Tashan is Saif Ali Khan's first investment in the Roulet machine titled 'Bollywood' in gay glitteraty. And from the look of things, his start is as promising as a new groom in bed. Tashan's greatness lies in the fact that it takes the Lord's message, packages it in some reflective party gel and just as you are about to dismiss it as an overpriced masala flick, it does a Jack in the Box with the lead 'actors' in wigs of colors that fat Gujarati businessmen die their graying hair to, crooning such metaphorical lyrics as 'Tohre dil ke thaeter ma dil deewana advance booking mare re", almost as if making a promise spanning several births, for the film to continue running house full in all theaters of the land. Surely, even Sir Winston Churchill would agree that this is globalization at its peak - the very idea of white people singing in Bhojpuri. If only the makers of Mangal Pandey - The Rising had seen Tashan before, they wouldn't have had to incur such heavy losses.
The simplicity of the script catches you unaware as you walk in twenty minutes late (probably because you didn't get tickets to any other show and then took your time before deciding that you were ready to completely open yourself up emotionally to Tashan). There is a taboo love story brewing between the handlebar mustached Jimmy (Saif), who only taak Englis, waak English becoj Englis is a bhery phunny language, and the anorexic Pooja (Kareena), who has given up food to save up to repay the overtly avuncular don Bhaiya Ji (Anil Kapoor), trying to be overtly brotherly, who [Spoiler Alert] wears Rupa underwear and overtly porous Rupa banyan. Inside sources claim that inspired by the great Toshiro Mifune, who had based the movements of his character in Kurosawa's Yojimbo on the lion, Kapoor spent several months in isolation with alcoholic sloth bears with a penchant for tharra, made in the heartland of the country - UP.
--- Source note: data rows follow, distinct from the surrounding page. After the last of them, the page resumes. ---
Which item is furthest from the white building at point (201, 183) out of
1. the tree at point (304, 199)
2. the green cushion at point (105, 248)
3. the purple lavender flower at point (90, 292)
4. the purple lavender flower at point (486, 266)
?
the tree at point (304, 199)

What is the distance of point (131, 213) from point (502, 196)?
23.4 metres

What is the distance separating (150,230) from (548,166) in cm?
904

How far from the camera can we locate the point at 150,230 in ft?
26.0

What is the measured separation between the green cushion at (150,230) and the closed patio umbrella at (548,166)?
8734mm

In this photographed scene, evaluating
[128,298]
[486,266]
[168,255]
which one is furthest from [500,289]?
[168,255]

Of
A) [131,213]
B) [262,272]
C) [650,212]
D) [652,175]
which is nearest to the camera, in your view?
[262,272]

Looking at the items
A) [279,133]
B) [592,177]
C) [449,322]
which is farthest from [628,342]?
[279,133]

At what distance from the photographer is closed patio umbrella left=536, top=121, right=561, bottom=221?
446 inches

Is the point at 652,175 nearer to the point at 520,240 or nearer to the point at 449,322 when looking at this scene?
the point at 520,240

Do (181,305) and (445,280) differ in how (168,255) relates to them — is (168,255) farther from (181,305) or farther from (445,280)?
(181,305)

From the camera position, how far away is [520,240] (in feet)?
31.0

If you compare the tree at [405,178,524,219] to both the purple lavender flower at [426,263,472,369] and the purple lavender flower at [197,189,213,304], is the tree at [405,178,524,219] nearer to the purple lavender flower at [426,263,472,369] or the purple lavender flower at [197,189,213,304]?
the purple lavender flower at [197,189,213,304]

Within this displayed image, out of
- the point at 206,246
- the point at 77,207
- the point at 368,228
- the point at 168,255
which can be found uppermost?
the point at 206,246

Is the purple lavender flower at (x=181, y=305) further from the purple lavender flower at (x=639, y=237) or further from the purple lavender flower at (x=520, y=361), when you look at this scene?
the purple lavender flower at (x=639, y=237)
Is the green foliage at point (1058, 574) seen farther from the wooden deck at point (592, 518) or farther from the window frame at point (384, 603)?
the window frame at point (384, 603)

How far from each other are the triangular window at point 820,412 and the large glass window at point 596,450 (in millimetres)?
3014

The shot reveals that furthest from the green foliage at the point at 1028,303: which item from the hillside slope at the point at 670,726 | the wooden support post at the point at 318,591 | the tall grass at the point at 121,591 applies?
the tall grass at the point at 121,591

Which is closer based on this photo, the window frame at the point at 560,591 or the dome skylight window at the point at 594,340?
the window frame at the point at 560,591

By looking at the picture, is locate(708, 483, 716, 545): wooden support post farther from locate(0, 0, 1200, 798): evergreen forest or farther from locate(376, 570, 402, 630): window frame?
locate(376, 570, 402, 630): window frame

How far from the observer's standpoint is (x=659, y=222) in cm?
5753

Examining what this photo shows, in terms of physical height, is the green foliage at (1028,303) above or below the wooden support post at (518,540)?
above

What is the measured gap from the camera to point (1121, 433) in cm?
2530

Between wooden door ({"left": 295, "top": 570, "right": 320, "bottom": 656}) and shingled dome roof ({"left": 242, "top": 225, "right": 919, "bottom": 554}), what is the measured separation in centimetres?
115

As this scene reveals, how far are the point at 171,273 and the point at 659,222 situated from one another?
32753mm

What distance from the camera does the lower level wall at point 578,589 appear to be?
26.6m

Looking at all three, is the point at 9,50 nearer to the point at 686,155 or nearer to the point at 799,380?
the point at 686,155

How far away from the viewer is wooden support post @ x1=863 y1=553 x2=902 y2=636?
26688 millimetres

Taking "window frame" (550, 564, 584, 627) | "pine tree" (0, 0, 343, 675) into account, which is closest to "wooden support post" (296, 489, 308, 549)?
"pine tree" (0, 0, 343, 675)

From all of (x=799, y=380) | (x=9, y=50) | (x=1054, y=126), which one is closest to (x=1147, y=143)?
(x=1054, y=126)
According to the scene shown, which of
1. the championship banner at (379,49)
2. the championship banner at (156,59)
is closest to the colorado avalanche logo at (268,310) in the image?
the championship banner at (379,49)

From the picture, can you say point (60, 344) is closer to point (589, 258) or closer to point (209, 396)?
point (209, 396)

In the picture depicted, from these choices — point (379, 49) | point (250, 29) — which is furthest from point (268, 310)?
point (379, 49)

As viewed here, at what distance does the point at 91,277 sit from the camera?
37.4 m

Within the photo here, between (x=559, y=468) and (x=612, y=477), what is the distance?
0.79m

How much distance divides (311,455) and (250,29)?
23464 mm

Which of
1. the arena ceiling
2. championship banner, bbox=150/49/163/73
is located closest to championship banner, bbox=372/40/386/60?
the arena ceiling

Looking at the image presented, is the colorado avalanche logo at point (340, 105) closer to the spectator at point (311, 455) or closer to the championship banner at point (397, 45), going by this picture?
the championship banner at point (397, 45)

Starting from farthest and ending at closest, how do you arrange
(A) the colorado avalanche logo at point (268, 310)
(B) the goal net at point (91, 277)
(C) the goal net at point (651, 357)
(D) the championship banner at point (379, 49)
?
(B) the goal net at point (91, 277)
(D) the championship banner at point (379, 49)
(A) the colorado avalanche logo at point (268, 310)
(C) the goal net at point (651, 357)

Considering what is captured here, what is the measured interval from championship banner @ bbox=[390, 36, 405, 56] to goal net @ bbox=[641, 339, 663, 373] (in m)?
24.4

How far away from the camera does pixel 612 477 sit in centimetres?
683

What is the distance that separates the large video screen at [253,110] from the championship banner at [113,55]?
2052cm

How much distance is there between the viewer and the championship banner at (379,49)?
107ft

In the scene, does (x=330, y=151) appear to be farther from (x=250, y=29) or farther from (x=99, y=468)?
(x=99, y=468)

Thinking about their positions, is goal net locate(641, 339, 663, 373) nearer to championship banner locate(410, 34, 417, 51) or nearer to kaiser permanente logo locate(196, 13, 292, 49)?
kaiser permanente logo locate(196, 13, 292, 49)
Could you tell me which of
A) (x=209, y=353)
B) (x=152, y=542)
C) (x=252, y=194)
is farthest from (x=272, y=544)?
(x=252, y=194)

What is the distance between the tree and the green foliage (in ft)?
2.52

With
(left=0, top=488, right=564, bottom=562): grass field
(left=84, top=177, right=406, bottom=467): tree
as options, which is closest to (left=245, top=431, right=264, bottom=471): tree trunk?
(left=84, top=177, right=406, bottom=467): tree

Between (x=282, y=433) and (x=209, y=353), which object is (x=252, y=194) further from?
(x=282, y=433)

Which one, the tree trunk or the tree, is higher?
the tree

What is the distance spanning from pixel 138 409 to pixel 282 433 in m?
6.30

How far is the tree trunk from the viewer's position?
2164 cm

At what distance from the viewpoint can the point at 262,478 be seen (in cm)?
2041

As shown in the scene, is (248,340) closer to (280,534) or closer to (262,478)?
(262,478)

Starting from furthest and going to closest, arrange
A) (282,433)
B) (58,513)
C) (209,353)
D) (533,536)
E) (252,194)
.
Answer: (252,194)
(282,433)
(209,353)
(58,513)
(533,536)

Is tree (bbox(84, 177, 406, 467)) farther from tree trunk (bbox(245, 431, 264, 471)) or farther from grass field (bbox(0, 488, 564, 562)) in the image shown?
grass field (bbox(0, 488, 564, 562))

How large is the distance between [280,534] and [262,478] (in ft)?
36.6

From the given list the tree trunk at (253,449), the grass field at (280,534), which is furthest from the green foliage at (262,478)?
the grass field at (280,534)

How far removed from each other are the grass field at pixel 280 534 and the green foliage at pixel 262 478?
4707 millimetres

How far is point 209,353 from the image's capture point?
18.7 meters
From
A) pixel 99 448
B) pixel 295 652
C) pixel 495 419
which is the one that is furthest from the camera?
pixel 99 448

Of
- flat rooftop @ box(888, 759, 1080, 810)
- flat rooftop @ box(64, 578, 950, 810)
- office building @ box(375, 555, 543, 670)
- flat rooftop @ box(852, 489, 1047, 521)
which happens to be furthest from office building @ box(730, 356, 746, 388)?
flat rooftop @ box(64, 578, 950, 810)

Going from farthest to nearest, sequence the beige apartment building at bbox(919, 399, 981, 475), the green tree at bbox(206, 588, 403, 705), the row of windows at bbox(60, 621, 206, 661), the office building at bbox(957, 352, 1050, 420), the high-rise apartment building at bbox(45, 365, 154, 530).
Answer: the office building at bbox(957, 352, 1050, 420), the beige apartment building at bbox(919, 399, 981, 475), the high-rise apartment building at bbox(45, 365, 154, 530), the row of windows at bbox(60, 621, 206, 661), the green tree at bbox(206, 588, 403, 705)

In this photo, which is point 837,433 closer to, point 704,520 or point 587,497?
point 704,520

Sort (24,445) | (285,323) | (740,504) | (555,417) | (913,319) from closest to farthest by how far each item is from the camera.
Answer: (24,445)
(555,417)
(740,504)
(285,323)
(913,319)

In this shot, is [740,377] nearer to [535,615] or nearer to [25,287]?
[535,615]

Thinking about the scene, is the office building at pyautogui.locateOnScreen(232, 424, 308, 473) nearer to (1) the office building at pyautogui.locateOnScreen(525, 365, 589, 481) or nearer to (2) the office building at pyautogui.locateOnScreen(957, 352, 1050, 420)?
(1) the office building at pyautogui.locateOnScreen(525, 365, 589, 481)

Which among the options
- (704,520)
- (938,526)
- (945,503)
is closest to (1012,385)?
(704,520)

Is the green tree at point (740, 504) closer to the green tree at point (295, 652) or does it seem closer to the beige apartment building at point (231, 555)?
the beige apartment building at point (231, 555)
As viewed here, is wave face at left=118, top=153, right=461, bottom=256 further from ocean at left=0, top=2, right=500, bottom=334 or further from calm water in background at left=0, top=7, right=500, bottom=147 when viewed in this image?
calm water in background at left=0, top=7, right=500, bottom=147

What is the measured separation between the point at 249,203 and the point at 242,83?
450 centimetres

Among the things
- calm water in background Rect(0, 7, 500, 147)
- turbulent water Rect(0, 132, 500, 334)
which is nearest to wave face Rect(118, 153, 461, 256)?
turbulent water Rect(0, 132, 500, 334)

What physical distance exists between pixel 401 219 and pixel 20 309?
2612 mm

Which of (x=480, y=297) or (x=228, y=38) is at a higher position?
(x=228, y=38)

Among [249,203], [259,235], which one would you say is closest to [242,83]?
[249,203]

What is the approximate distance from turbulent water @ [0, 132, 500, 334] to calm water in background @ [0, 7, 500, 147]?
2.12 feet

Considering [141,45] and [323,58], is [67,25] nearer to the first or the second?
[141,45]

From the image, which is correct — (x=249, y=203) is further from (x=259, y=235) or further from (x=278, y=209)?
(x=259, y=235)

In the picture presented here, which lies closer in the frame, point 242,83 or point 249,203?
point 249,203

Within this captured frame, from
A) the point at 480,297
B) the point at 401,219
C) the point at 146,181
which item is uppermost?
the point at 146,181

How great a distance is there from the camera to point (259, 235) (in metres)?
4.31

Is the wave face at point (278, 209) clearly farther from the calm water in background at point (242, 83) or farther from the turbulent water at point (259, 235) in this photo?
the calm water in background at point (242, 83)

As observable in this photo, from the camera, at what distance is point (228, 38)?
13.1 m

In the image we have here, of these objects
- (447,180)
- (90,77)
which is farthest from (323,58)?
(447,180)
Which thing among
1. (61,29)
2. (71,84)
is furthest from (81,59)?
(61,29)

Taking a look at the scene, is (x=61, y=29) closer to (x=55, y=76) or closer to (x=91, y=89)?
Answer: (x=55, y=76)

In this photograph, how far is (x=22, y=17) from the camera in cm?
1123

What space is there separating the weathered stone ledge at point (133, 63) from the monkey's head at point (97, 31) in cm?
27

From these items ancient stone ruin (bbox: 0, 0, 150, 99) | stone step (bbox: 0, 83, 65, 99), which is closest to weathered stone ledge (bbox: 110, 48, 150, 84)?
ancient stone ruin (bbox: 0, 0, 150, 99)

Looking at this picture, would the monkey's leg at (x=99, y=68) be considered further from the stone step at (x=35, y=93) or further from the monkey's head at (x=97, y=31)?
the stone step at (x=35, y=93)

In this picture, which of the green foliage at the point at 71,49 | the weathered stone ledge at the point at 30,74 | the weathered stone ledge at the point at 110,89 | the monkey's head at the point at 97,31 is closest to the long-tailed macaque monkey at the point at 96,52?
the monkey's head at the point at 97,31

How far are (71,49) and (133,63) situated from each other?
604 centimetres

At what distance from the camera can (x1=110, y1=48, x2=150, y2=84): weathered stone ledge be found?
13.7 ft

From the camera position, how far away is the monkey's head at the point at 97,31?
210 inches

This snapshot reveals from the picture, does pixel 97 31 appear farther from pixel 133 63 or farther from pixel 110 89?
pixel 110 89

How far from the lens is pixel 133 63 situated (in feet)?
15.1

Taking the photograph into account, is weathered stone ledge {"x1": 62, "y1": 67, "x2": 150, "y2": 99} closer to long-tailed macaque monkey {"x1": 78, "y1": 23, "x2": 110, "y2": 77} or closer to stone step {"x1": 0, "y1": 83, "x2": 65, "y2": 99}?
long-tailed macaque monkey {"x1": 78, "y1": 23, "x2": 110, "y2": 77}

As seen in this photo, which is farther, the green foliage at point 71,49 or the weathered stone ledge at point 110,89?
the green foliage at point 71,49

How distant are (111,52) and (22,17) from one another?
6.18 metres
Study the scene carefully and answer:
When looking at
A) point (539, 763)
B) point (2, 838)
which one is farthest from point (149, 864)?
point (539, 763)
The omnipresent Amitabh Bachhan makes his usual appearance, but this time only lending, no not his voice, but his name to Bachhan Pandey (Akshay Kumar). Bachhan is a PhD student doing his thesis on 'The Virtues of the Dark Side". His current semester projects include studying what really went on in each of Ravan's ten heads when he realized he was more in love with Ram than Sita. Needless to say, he has no funding, and thus needs to help dons with extortions and shadow batting for the Delhi Daredevils to maintain his fit body.
However, like all good samaritan masala movies made in this millennium, Tashan has a twist. Of course, it is still a love story, but the key players change. I would not like to spoil it for any of you and reveal the exact permutation of the two out of these four characters that take us on a pedophiliac, yet voyeuristic journey of their childhood and show us how coolness in Kanpur is defined by how much electricity you can steal.
The film's overall feel and brilliant hamming by Anil Kapoor is marred by some good comic timing by Kumar, but overlooking that and some refreshing cinematography, especially during the songs, the film is consistent with a thrilling, logic-redefining climax, that involves a cycle rickshaw decked up like Mrs. Teja during Lodi. The very deliberate trashing of logic as we know it, gives birth to a new school of editing and sets a new benchmark for directors who shoot lackluster, dull action sequences (in comparison of course) movies like Gadar and Kill Bill.
The songs are OK, but what will make the music album fly off the shelves is the poetry - an hors d'oeuvre of the characters repeating their respective tashans, including a rendition of Anil Kapoor's imagined version of Kabhi Kabhi in Bhojpuri. Daft that I am, the significance of the repetitiveness of the tashans eluded me, but soon the child next to me, with a visage and voice as peaceful as Dharamputr Sunny, asked his creator, "Mummy, what is Tashan?", and she, with the dismissive laziness, only matched by the gait of a Bengali who has just had lunch, in her voice, much like the Dream Girl, said "Shut up and go to sleep". It is then that I realized that no one can tell you what tashan is. You have to discover it for yourself. Some may discover it in the lazy afternoon swings of cows' tails they are trying to milk, in the coolness of a cowshed somewhere in the heartland, while some may discover it in the shrillness of Bapi Da's high notes, even others while their SO refuses that extra spoon of sugar in their morning coffee, and for some, sitting through the entire film without a single break.